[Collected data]
=======

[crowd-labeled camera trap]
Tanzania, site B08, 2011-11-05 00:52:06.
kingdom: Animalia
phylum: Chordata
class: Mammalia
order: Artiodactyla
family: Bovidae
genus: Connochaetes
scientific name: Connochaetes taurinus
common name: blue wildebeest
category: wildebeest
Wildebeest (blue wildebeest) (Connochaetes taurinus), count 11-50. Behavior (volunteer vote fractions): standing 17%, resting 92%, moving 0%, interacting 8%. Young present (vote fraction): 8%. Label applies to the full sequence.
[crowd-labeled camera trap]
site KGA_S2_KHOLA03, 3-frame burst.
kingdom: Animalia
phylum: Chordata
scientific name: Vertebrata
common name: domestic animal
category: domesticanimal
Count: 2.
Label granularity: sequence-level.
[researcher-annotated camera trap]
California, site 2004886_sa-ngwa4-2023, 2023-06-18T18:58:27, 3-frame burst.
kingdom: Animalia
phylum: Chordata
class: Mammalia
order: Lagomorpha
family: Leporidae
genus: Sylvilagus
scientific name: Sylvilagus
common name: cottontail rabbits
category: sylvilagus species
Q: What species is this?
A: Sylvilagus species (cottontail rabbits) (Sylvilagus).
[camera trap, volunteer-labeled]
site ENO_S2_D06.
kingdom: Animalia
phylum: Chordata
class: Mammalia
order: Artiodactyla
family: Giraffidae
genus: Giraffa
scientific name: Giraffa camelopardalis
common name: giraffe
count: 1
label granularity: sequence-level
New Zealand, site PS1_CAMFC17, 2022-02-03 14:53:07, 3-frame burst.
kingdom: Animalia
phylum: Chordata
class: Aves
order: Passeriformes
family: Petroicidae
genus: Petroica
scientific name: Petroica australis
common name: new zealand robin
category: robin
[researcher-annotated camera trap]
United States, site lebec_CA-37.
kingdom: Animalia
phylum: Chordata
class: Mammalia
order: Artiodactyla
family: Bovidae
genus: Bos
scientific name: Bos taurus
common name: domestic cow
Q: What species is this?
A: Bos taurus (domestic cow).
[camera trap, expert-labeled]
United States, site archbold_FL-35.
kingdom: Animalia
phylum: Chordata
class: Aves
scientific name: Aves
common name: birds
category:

=======

**Task prompt**
Your task is to quote the lines above, beginning with the first and ending with the one that holds "category: domesticanimal".

**Exercise result**
[crowd-labeled camera trap]
Tanzania, site B08, 2011-11-05 00:52:06.
kingdom: Animalia
phylum: Chordata
class: Mammalia
order: Artiodactyla
family: Bovidae
genus: Connochaetes
scientific name: Connochaetes taurinus
common name: blue wildebeest
category: wildebeest
Wildebeest (blue wildebeest) (Connochaetes taurinus), count 11-50. Behavior (volunteer vote fractions): standing 17%, resting 92%, moving 0%, interacting 8%. Young present (vote fraction): 8%. Label applies to the full sequence.
[crowd-labeled camera trap]
site KGA_S2_KHOLA03, 3-frame burst.
kingdom: Animalia
phylum: Chordata
scientific name: Vertebrata
common name: domestic animal
category: domesticanimal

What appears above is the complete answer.